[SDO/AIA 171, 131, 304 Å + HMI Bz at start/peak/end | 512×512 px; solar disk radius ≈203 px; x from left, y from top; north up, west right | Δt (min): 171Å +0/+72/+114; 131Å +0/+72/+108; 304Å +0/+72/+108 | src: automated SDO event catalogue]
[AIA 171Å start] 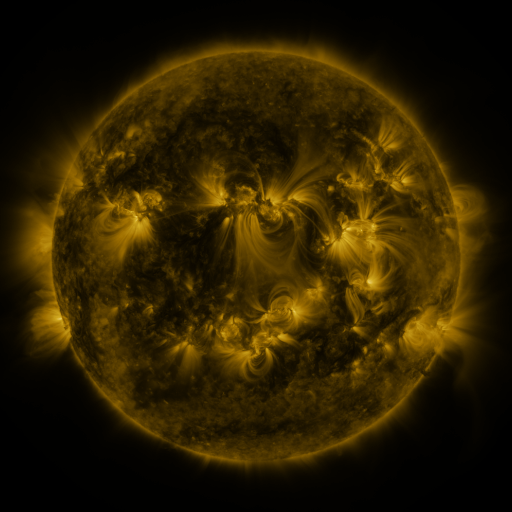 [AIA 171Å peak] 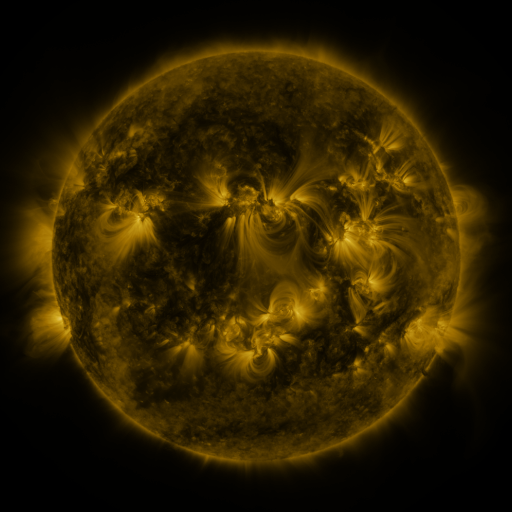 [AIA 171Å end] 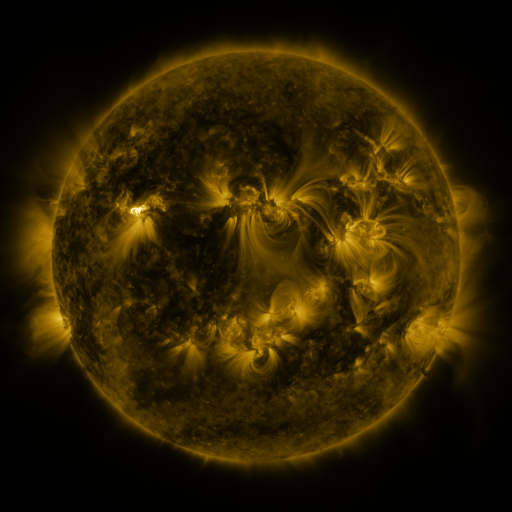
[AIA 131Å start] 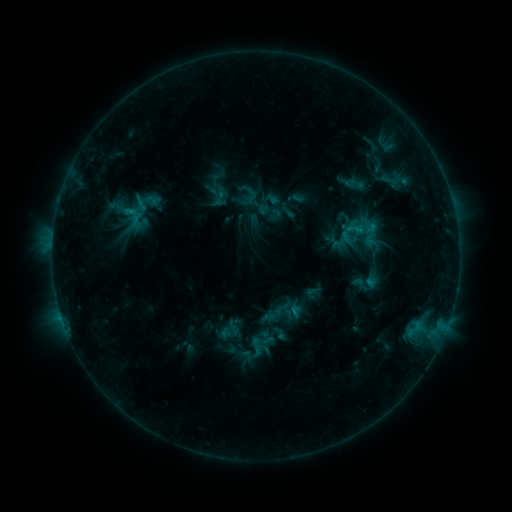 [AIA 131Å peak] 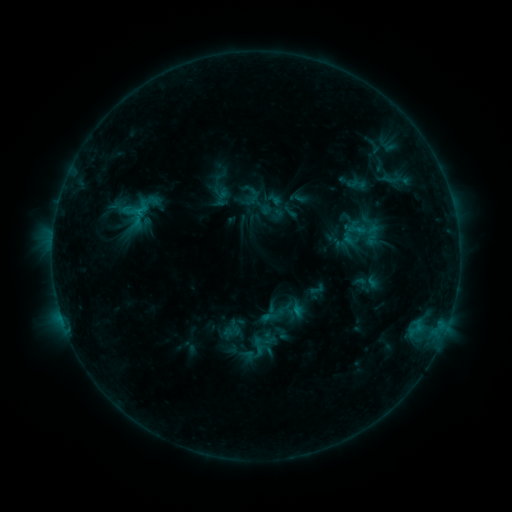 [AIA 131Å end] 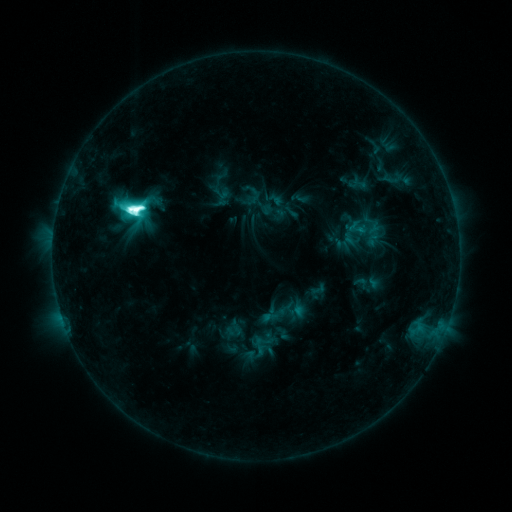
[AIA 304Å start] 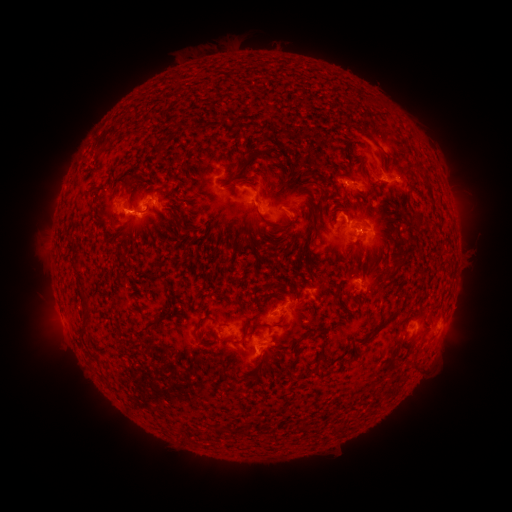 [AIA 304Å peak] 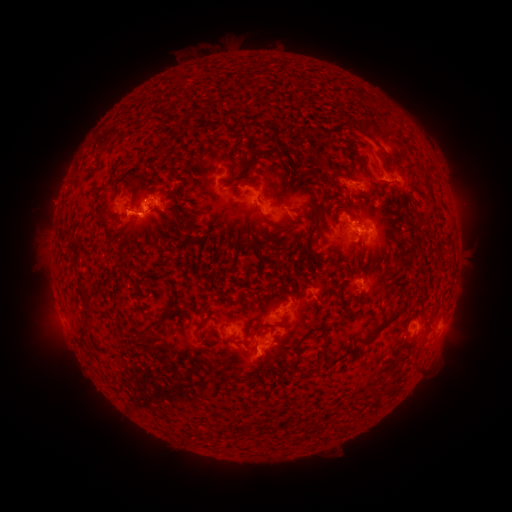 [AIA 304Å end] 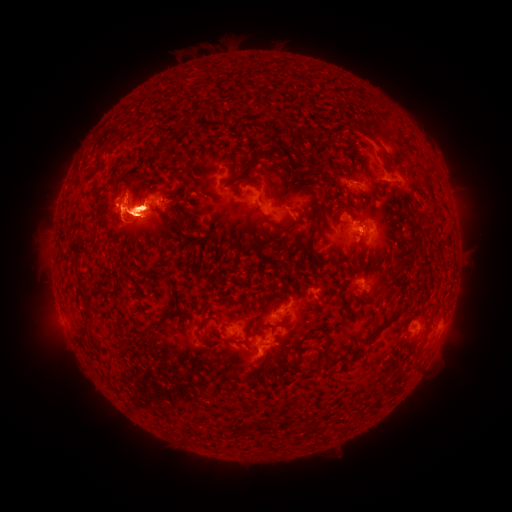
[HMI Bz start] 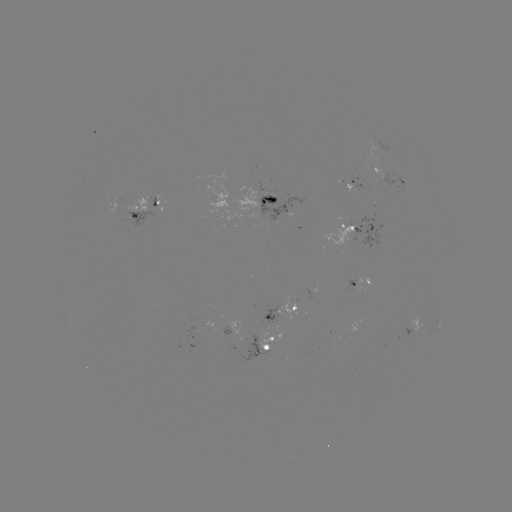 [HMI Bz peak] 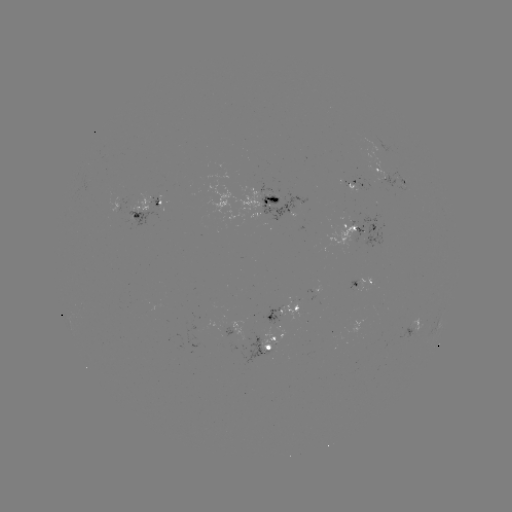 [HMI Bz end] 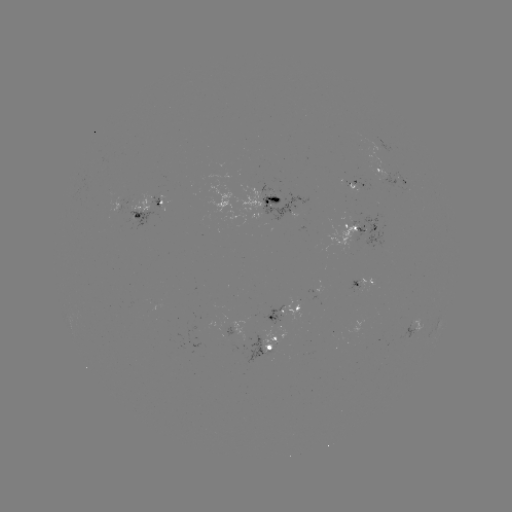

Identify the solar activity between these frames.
emerging-flux region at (265, 191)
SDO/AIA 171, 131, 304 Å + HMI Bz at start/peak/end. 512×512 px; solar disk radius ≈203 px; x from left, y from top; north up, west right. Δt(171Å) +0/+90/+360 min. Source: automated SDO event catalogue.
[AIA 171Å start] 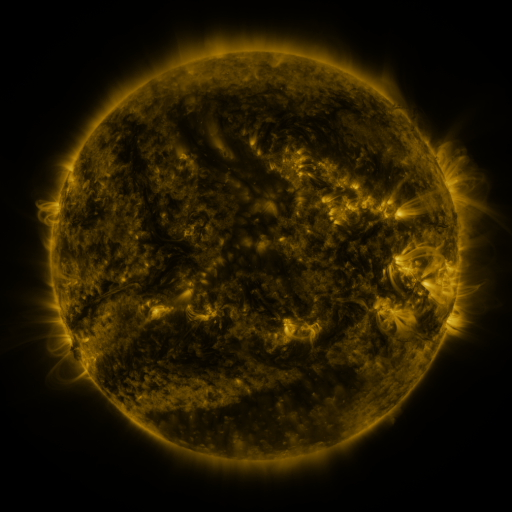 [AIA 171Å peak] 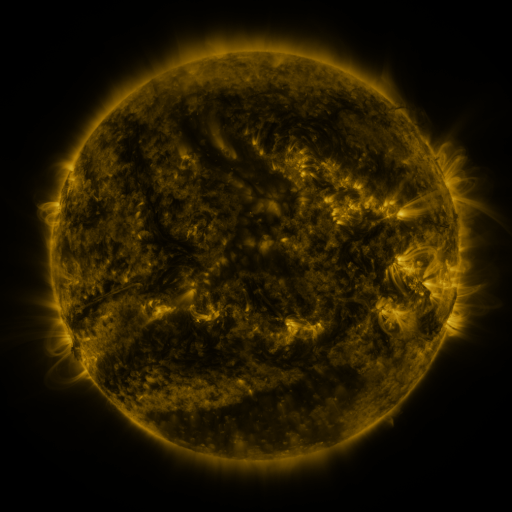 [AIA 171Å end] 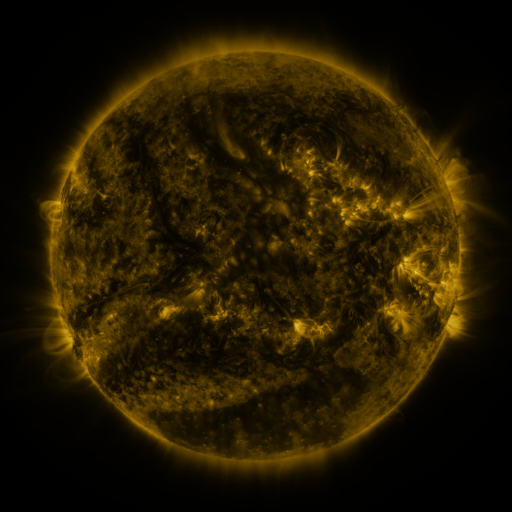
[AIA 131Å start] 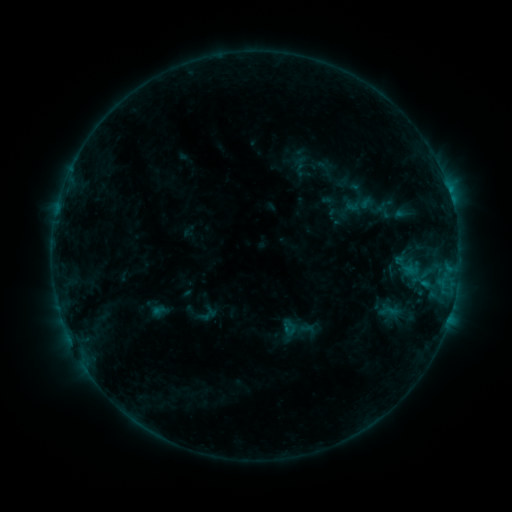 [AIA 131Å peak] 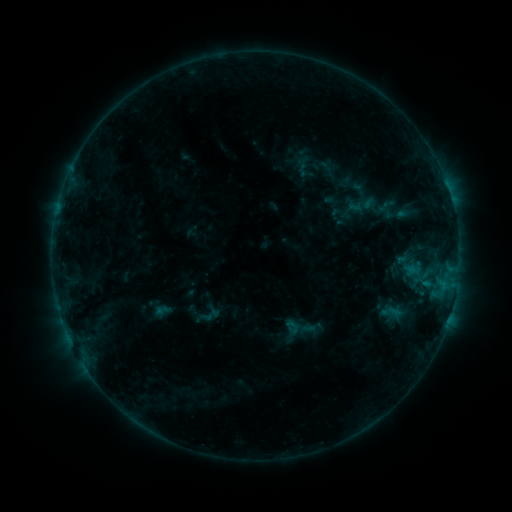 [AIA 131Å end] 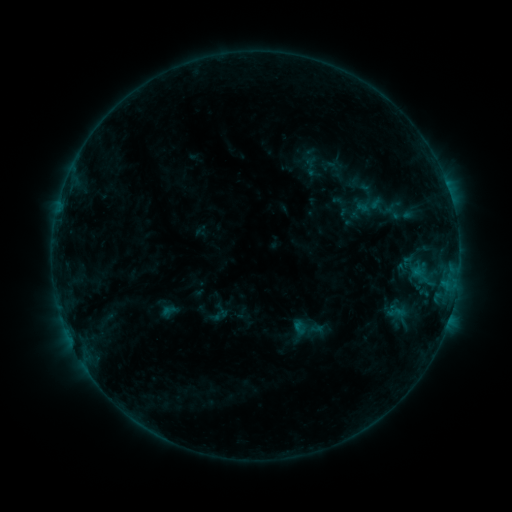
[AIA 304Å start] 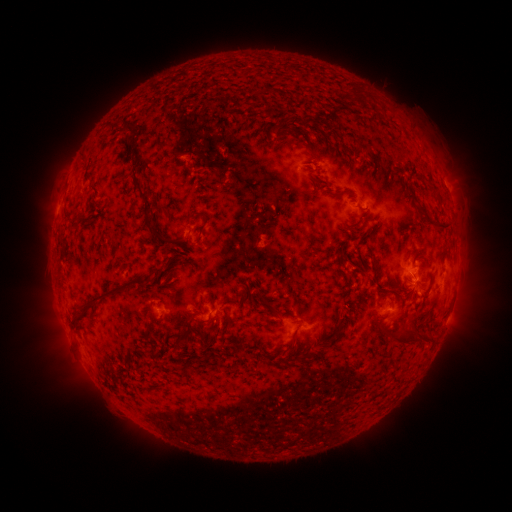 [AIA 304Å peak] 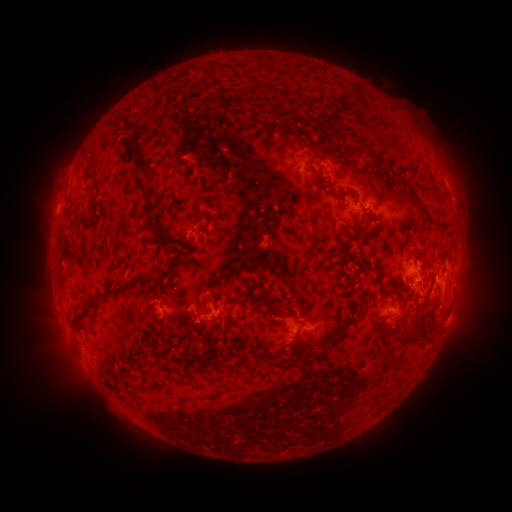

◆ ◆ ◆ ◆

* [Stated task]
Count how many lines of the material contain the string "from". Reply with the number only.

* [Solution to this task]
2